Empowering distributed precision medicine: scalable genomic analysis in clinical trial recruitment
Heath OBrien, Adam Faulconbridge, and Matteo Di Giovannantonio
Sano Genetics is at the forefront of precision medicine, specialising in equipping pharma and biotech companies with the tools to recruit and retain participants for clinical trials. This is done using decentralised, at-home genetic testing and cutting-edge digital technologies.
We are currently scaling up to handle genetic data from 100s of participants per week, with a fully automated process from sample kit ordering, through to the return of processed results to the participant.
The core of our product are our Participant Portals. These bespoke digital spaces act as a single source of truth for participants to access personalised study updates, condition-specific articles and more.

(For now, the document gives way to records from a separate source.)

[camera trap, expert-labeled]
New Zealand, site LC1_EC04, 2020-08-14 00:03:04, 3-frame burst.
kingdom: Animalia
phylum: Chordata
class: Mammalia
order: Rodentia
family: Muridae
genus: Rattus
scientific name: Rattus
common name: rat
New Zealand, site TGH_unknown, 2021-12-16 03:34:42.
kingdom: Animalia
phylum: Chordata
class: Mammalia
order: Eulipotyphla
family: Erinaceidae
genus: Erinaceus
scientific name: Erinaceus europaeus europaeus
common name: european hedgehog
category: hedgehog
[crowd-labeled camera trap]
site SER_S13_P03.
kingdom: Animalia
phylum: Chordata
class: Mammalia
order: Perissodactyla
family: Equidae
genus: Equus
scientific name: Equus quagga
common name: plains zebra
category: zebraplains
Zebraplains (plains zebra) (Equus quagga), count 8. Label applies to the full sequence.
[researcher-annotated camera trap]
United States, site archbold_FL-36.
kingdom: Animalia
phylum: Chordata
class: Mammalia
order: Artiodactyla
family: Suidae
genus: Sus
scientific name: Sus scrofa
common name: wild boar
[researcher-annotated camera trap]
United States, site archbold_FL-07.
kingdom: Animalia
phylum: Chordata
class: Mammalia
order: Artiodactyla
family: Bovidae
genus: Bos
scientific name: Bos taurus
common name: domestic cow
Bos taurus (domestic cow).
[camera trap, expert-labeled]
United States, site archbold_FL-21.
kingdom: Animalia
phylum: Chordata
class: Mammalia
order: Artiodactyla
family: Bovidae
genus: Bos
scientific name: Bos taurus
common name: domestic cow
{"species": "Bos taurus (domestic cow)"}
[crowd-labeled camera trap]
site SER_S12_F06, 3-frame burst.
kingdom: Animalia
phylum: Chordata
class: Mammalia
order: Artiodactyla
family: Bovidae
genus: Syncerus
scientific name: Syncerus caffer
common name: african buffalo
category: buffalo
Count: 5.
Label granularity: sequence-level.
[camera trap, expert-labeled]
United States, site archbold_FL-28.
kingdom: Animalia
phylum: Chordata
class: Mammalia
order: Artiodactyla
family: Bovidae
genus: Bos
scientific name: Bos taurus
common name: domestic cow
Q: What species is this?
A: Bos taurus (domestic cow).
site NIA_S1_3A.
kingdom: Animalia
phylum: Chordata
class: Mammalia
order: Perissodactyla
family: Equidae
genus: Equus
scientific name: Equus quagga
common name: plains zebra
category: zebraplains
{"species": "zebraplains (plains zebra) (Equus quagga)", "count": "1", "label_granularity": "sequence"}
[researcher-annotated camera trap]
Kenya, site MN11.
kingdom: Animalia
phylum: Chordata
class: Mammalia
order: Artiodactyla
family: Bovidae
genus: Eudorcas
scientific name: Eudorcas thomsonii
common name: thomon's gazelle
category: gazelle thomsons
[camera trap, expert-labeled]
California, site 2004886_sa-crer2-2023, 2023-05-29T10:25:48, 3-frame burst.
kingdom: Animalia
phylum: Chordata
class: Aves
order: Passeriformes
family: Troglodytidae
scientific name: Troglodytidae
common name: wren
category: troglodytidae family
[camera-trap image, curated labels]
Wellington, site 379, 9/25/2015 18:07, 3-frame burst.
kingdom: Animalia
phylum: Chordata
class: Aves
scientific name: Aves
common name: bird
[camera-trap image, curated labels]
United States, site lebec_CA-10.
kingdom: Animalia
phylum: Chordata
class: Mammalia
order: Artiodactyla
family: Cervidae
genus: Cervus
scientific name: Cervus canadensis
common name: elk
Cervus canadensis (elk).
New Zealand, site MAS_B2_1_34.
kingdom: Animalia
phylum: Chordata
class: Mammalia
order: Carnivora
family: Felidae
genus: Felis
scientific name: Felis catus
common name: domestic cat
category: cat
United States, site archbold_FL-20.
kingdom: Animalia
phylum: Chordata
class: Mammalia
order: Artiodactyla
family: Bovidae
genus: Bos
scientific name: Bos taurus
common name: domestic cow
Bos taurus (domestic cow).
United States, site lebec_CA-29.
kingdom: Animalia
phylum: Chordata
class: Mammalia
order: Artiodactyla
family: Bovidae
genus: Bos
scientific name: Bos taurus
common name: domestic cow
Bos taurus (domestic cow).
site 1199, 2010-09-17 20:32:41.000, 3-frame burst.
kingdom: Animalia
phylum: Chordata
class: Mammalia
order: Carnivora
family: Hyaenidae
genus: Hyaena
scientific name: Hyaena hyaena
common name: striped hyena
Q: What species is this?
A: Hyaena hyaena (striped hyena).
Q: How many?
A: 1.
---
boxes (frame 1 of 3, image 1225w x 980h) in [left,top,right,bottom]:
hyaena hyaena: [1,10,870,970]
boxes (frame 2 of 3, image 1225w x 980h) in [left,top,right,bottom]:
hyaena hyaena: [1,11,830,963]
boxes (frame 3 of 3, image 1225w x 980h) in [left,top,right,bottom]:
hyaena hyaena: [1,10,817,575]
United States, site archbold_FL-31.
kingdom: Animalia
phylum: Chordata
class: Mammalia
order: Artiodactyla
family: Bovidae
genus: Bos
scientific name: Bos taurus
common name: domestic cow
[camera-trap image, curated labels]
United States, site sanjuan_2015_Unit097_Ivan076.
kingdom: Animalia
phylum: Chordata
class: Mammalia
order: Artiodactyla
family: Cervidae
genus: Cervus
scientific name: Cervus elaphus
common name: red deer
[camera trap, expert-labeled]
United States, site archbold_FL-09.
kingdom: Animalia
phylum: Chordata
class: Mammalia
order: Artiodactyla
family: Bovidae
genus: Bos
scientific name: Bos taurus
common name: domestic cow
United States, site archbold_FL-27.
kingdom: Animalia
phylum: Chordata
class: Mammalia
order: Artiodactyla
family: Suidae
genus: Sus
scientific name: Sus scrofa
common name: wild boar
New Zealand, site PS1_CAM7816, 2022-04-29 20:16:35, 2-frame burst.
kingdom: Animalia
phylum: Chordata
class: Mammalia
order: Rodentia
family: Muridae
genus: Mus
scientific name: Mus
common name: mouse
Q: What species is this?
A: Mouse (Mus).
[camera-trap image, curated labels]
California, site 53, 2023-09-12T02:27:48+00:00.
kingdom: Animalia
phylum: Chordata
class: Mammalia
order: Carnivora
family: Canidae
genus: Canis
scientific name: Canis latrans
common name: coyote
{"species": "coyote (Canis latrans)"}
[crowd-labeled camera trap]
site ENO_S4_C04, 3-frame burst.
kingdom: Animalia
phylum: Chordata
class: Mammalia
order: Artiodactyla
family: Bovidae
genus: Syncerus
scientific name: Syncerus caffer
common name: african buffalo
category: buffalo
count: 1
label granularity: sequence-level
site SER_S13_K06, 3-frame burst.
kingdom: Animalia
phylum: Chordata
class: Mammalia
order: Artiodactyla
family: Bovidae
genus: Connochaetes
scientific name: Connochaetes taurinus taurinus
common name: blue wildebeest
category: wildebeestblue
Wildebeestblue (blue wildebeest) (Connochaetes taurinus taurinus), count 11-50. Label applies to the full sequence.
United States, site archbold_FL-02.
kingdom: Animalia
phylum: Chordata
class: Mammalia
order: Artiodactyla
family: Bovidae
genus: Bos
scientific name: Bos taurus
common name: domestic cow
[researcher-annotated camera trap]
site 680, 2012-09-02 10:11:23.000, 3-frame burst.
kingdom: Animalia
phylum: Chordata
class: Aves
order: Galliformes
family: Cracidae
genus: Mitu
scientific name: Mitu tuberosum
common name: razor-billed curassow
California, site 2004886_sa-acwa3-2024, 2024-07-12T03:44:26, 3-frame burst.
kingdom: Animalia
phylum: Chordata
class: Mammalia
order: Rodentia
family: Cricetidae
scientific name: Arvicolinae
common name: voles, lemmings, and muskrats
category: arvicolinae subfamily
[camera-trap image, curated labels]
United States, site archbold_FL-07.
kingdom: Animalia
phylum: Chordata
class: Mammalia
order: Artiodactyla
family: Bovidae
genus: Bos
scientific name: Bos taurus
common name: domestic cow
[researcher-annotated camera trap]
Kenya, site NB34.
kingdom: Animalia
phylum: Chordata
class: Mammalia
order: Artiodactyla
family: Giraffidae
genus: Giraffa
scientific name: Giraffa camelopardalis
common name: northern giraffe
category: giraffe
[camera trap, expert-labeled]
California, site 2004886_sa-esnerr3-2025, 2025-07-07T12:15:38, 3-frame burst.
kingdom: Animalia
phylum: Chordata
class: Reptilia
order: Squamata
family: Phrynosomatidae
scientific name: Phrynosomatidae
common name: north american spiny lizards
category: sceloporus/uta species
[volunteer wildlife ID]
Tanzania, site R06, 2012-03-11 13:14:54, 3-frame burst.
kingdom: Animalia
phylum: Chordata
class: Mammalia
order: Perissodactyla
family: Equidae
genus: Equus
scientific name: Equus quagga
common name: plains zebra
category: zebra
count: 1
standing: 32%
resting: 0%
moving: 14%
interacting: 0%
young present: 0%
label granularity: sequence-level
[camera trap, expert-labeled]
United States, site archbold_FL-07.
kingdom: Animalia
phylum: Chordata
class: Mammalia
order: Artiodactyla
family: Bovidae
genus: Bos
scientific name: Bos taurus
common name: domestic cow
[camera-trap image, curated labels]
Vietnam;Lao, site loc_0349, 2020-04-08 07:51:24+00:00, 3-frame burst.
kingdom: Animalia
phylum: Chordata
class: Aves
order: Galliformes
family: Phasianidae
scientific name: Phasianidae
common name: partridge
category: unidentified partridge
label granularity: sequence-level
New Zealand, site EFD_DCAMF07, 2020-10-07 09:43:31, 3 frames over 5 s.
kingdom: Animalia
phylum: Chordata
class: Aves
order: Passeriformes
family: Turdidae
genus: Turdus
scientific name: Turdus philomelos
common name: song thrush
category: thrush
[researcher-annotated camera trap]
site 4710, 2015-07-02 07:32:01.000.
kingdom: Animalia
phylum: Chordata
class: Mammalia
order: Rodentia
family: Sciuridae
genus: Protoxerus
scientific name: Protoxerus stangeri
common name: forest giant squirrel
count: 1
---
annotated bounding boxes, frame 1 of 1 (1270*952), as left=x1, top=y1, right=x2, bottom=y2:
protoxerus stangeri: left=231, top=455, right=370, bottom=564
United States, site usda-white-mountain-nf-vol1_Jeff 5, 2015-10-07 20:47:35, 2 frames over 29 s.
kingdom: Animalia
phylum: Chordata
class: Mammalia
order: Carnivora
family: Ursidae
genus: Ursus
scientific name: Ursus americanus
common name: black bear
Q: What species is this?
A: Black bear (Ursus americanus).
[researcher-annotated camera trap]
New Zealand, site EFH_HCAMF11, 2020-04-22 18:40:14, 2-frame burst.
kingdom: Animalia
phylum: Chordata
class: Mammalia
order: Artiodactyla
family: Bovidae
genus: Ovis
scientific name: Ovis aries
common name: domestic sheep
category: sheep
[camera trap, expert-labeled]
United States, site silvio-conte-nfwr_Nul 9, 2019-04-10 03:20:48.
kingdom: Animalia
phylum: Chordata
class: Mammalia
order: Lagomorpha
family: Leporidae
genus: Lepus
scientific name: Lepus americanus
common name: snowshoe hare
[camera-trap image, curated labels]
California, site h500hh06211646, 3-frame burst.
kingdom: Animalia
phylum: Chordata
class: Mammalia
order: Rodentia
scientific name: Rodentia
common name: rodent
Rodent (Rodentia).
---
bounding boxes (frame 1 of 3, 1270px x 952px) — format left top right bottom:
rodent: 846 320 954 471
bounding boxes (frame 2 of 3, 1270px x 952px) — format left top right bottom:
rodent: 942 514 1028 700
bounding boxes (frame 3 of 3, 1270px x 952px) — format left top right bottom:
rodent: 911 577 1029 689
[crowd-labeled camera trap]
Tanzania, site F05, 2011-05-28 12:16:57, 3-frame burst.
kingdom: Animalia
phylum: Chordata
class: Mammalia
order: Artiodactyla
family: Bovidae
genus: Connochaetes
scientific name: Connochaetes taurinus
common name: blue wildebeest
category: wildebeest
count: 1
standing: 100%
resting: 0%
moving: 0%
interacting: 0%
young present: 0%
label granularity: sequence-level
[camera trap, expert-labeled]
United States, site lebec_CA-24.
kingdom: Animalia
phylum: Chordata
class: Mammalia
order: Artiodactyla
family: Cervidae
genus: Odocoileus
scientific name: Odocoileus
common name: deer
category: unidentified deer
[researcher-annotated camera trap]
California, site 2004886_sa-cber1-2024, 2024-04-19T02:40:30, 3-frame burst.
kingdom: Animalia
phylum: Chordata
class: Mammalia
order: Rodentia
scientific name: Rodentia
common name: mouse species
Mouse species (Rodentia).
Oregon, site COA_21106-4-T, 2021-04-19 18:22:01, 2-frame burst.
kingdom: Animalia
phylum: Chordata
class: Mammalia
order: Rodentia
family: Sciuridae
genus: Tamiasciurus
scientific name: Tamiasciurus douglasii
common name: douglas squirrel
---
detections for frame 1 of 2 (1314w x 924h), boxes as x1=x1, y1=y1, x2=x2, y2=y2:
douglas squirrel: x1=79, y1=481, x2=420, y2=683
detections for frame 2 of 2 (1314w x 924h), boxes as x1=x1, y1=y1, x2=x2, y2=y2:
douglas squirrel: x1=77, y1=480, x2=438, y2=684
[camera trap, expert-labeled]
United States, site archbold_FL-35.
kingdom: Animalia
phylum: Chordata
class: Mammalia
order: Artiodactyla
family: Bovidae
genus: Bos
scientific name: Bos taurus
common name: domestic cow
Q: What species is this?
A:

Our globally distributed network of Participant Portals are built on a serverless infrastructure based on AWS lambda. This allows our systems to scale automatically and eliminates the need for server management, but it presents challenges for data science, particularly the analysis of genomic data. Execution time is capped at 15 minutes with limited compute, and many of the standard libraries for data analysis are unsuitable or incompatible. We use AWS Batch to handle these long-running analysis tasks, but provisioning the infrastructure for each task is a bottleneck. Nextflow solves this problem by separating the data processing code from the infrastructure engineering and allowing us to run various arbitrarily complex workflows on the same infrastructure. This allows data processing to be integrated within our Portal infrastructure, so that tasks are triggered by our sample logistics and the participant experience is automatically personalised according to the results.
Nextflow has not only enabled us to overcome the challenges posed by the scale and complexity of genomic data analysis but also allowed us to provide participants with a seamless, personalized experience, further advancing the frontiers of precision medicine in the field of clinical trials.